Reproduce unchanged the stretch of the material from the line containing "Of the list" through the last line of the material.

* * * * *

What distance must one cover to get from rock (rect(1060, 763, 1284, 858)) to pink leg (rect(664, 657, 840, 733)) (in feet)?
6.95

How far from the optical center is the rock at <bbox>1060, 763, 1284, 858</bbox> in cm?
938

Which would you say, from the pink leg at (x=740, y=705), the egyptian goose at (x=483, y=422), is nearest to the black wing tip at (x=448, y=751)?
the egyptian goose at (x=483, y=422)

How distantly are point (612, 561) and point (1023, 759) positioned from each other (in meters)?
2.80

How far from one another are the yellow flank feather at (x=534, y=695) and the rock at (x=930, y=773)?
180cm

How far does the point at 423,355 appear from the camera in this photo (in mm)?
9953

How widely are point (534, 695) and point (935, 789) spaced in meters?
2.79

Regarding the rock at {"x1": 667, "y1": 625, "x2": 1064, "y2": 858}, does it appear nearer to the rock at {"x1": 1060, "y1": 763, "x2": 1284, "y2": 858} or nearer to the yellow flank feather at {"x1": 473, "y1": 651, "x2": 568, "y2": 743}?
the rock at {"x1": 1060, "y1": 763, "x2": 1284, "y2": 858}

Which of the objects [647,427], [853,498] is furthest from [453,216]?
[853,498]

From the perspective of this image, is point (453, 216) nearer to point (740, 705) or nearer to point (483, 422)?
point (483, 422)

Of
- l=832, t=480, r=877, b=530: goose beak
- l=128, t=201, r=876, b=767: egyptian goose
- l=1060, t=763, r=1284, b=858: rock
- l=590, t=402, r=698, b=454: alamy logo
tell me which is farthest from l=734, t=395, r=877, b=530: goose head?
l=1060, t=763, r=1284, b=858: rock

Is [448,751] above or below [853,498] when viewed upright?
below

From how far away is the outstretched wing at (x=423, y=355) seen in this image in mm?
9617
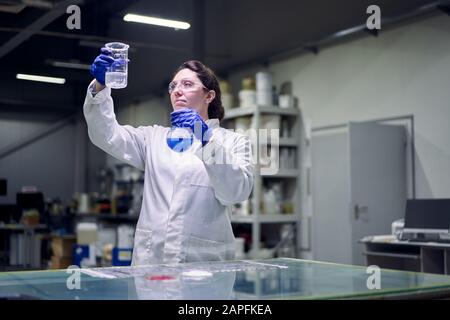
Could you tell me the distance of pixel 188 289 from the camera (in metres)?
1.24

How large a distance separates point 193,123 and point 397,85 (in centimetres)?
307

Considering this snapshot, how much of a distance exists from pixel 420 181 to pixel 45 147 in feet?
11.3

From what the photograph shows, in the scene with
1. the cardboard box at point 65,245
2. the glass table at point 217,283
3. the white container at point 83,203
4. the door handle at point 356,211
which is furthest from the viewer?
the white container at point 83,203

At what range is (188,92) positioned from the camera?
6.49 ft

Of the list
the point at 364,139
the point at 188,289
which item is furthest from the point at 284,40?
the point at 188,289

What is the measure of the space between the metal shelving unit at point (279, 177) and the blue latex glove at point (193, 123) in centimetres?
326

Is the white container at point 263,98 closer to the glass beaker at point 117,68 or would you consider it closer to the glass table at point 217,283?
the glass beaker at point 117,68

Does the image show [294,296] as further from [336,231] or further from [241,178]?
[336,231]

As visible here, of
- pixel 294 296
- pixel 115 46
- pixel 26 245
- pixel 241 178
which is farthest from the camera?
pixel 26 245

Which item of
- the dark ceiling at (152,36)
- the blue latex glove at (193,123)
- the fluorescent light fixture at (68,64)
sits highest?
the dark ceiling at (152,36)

* * * * *

Expected answer
Of the list
the point at 364,139
the point at 188,289
which item is furthest from the point at 284,40?
the point at 188,289

What is the measure of the space between the metal shelving unit at point (279, 177) and the blue latex glove at point (193, 123) in centimetres?
326

Is the white container at point 263,98 closer to the glass beaker at point 117,68 or would you consider it closer to the glass table at point 217,283?
the glass beaker at point 117,68

Does the image show [294,296] as further from [336,231] or further from [241,178]?
[336,231]

As visible here, of
- pixel 294 296
- pixel 115 46
- pixel 26 245
- pixel 241 178
which is farthest from the camera?
pixel 26 245

Which item of
- the dark ceiling at (152,36)
- the blue latex glove at (193,123)
- the fluorescent light fixture at (68,64)
sits highest?
the dark ceiling at (152,36)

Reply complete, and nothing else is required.